September Was the Warmest Month Ever Recorded, and No One's Talking About It.

Travel
by C.S. Hunter Oct 19, 2016

While the progressive movement continued to implode over Hillary Clinton’s emails and the conservative movement continued to support a failed businessman who has allegedly sexually assaulted at least 11 women at this point, September 2016 snuck by as the warmest month on record, following a 16-month string of record high temperatures. In fact, as I write this in coastal northern Maine, it is 70 degrees in late October — a time of year that used to habitually welcome the state’s first snowfall.

Climate Change is the single most important issue facing the human race today, and yet not one direct question has been asked about it in either of the last two presidential debates. According to data released by NASA’s Goddard Institute for Space Studies, the globe was 1.638 degrees F warmer than the September average, and 2016 will undoubtedly pass by as the hottest year we have ever seen.

warmest-month-so-far

warmest month so far

Tonight is the third and last presidential debate. To allow the candidates to leave their podiums without addressing Climate Change would not only be a disservice to the American public, it would be a crime against the entire human species — especially in the wake of Hurricane Matthew, which killed more than a thousand people in Haiti and at least 25 people in the American South. Republican candidate Donald Trump believes that Climate Change is a hoax created by the Chinese government and he would ‘cancel’ the Paris Agreement which only went into effect at the beginning of this month. Democratic candidate Hillary Clinton, on the other hand, has called Climate Change an ‘urgent threat‘ and seeks to transform the United States into the world’s ‘clean energy superpower,’ creating millions of jobs along the way.

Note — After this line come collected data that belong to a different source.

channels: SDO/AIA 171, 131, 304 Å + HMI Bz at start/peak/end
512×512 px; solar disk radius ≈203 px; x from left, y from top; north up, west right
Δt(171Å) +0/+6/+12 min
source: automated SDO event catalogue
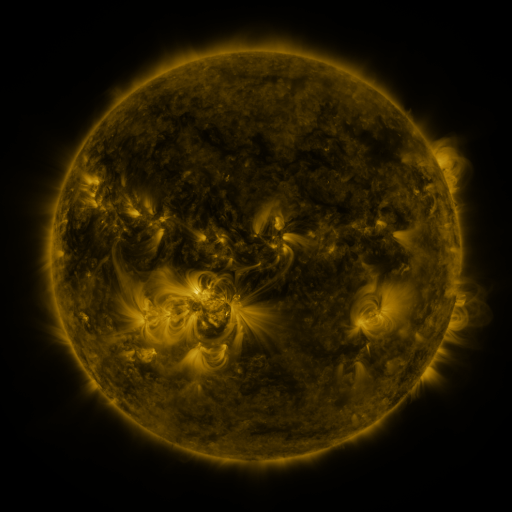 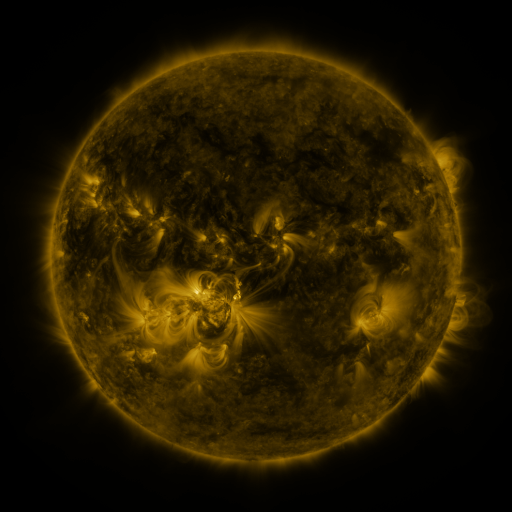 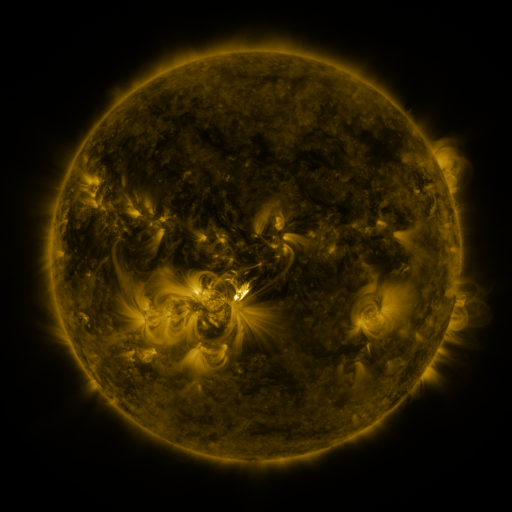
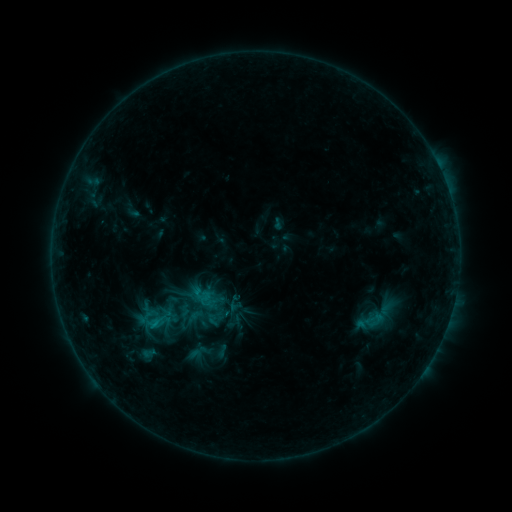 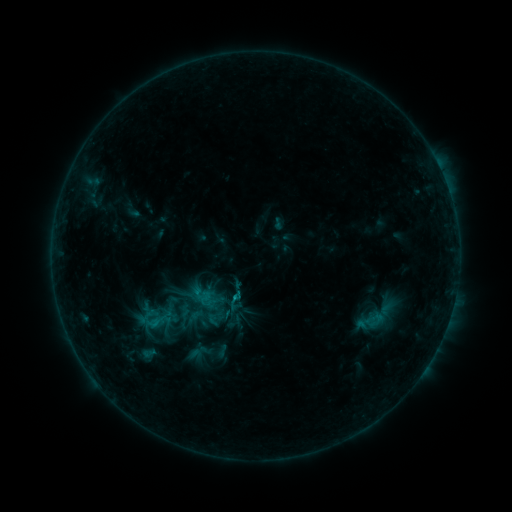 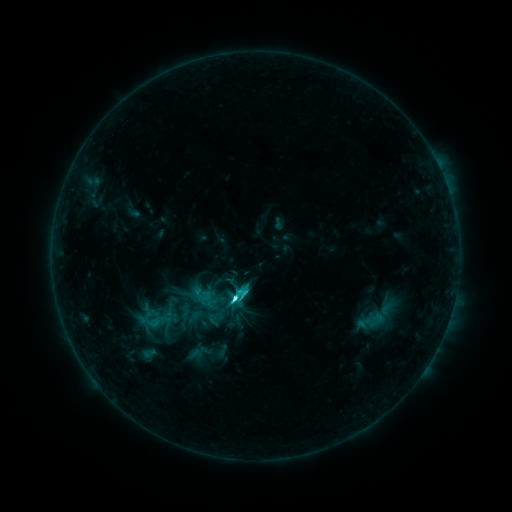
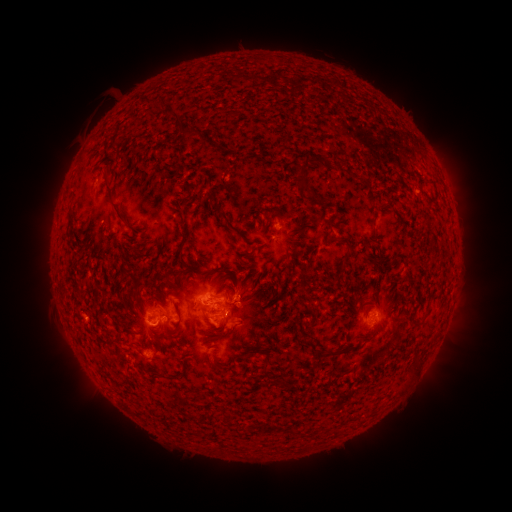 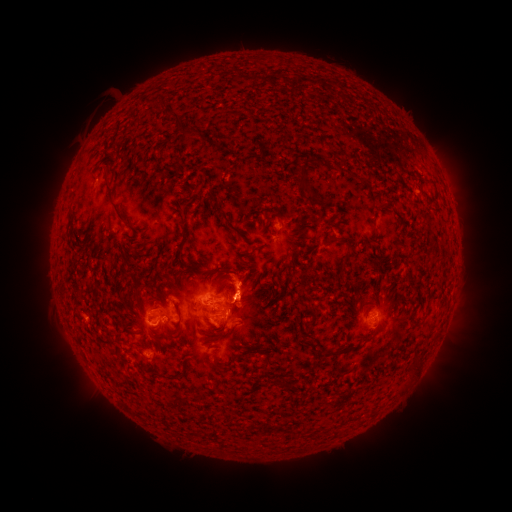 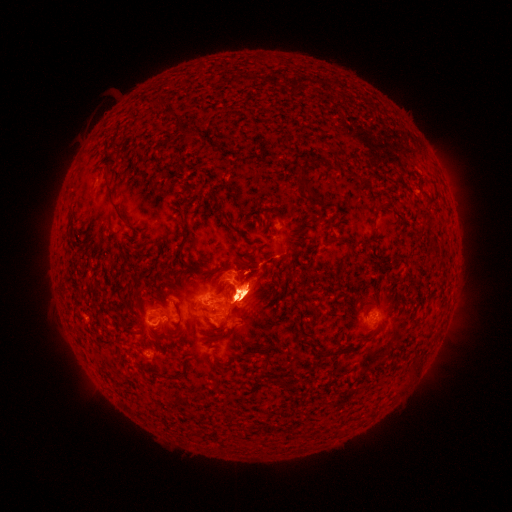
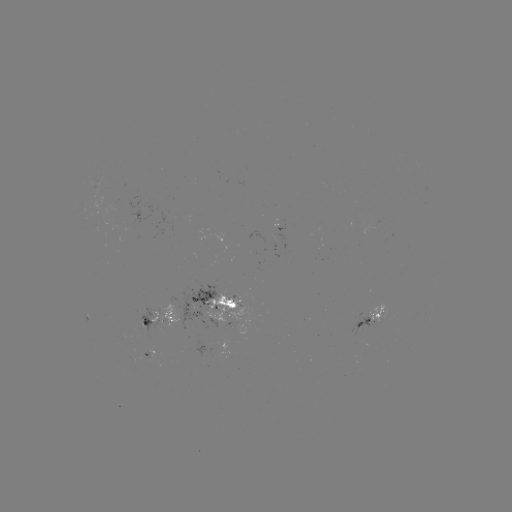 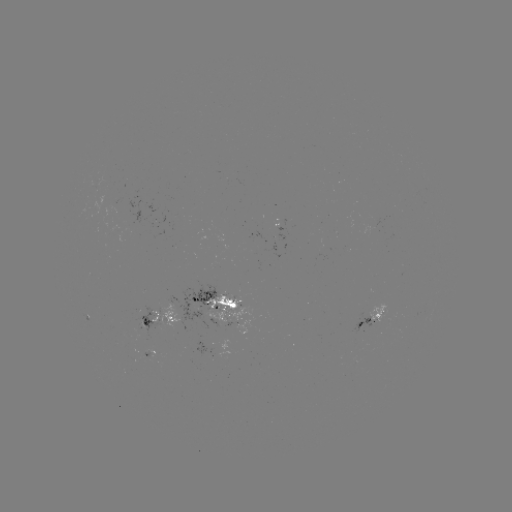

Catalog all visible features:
eruption: (245, 283)
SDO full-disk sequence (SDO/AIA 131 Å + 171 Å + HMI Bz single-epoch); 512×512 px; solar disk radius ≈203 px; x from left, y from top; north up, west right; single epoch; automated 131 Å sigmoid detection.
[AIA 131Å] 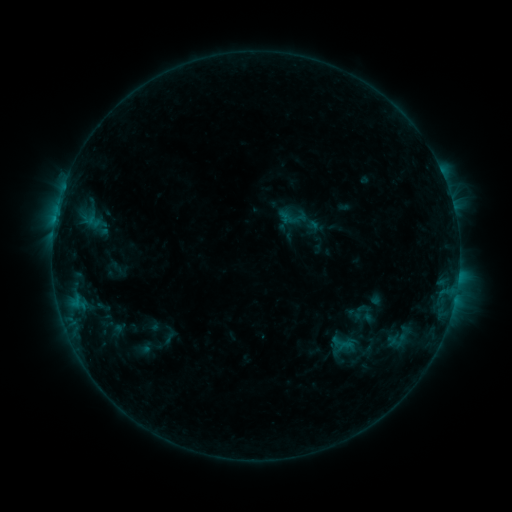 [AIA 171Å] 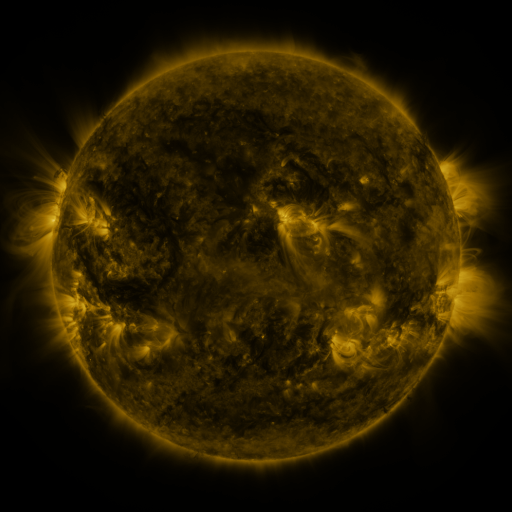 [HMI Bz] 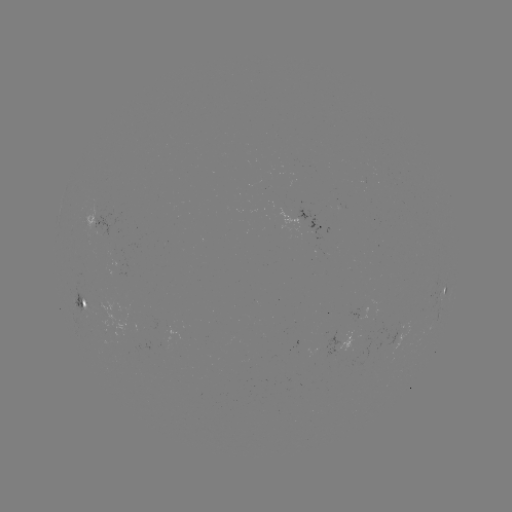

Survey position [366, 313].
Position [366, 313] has sigmoid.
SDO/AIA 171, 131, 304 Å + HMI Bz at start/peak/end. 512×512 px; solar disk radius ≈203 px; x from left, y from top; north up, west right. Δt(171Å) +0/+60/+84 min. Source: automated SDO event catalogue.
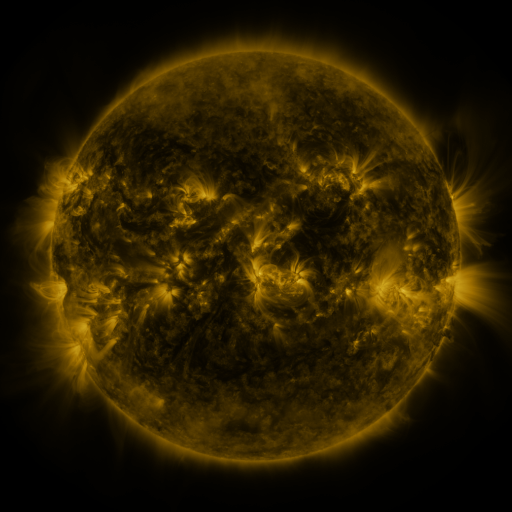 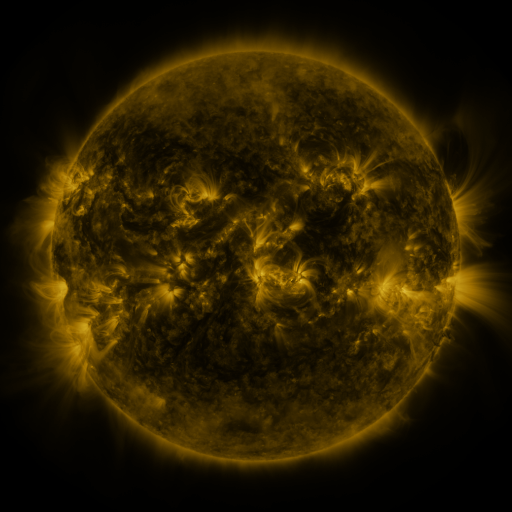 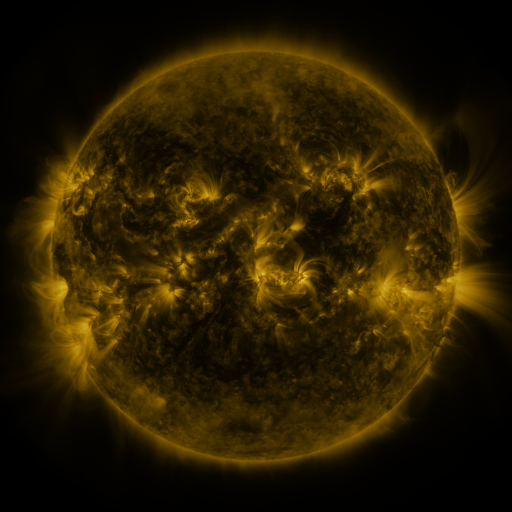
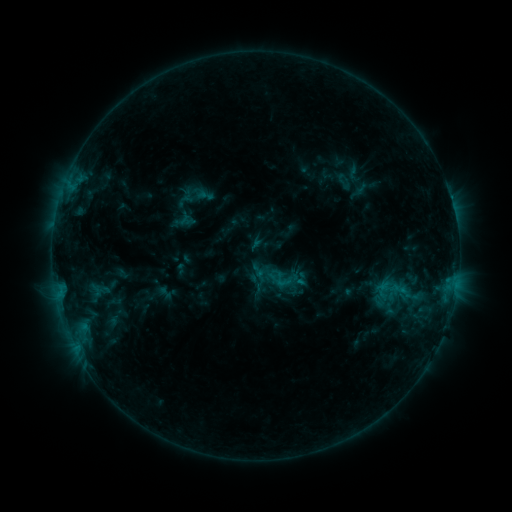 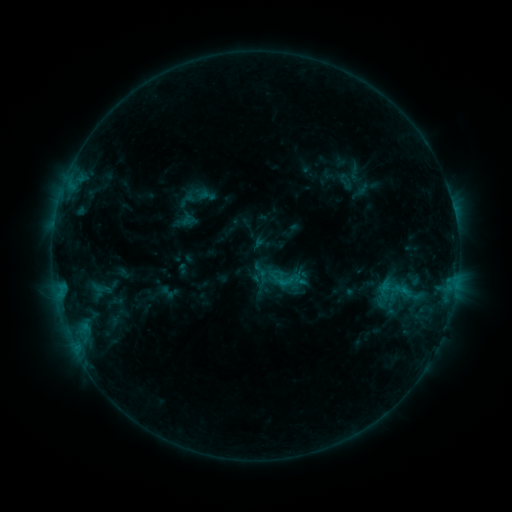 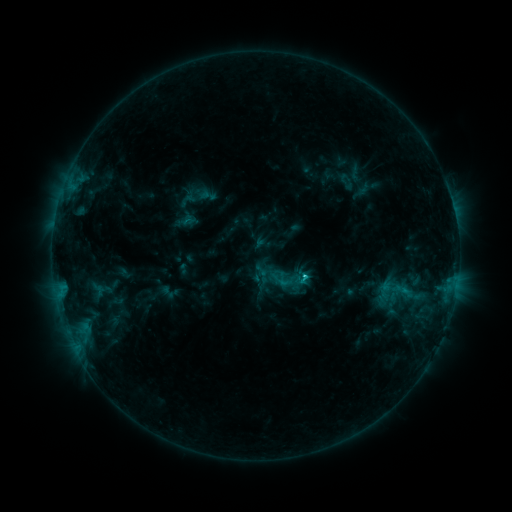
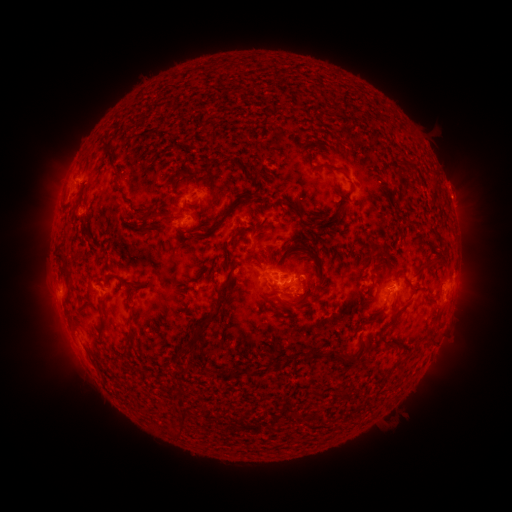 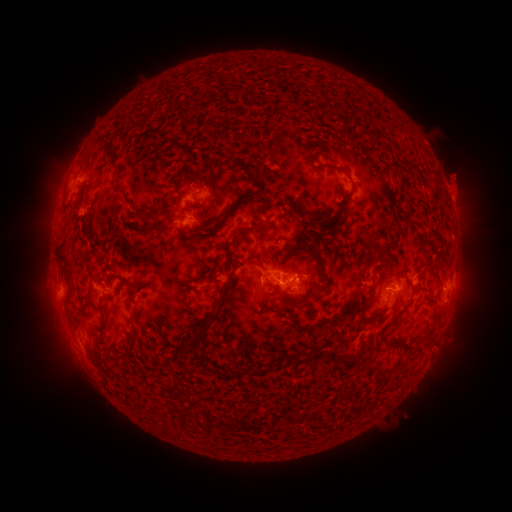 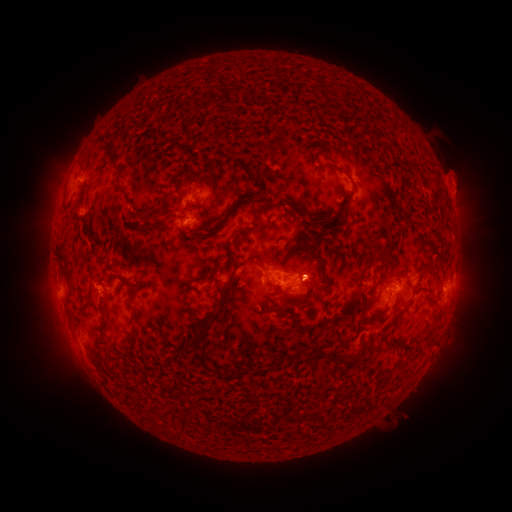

We cannot expect Fox News anchor Chris Wallace, tonight’s debate moderator, to push the issue of Climate Change — he’s declared that it’s not his job to be the ‘truth moderator,’ after all — but you, as a human citizen, can keep it in your mind as you vote this November. As the earth continues to warm and we continue to lose people, endangered species, and crucial resources to unprecedented weather patterns and natural disasters, you can decide for yourself how important Climate Change is, and whether or not it’s an issue that we should all have in the forefront of our minds.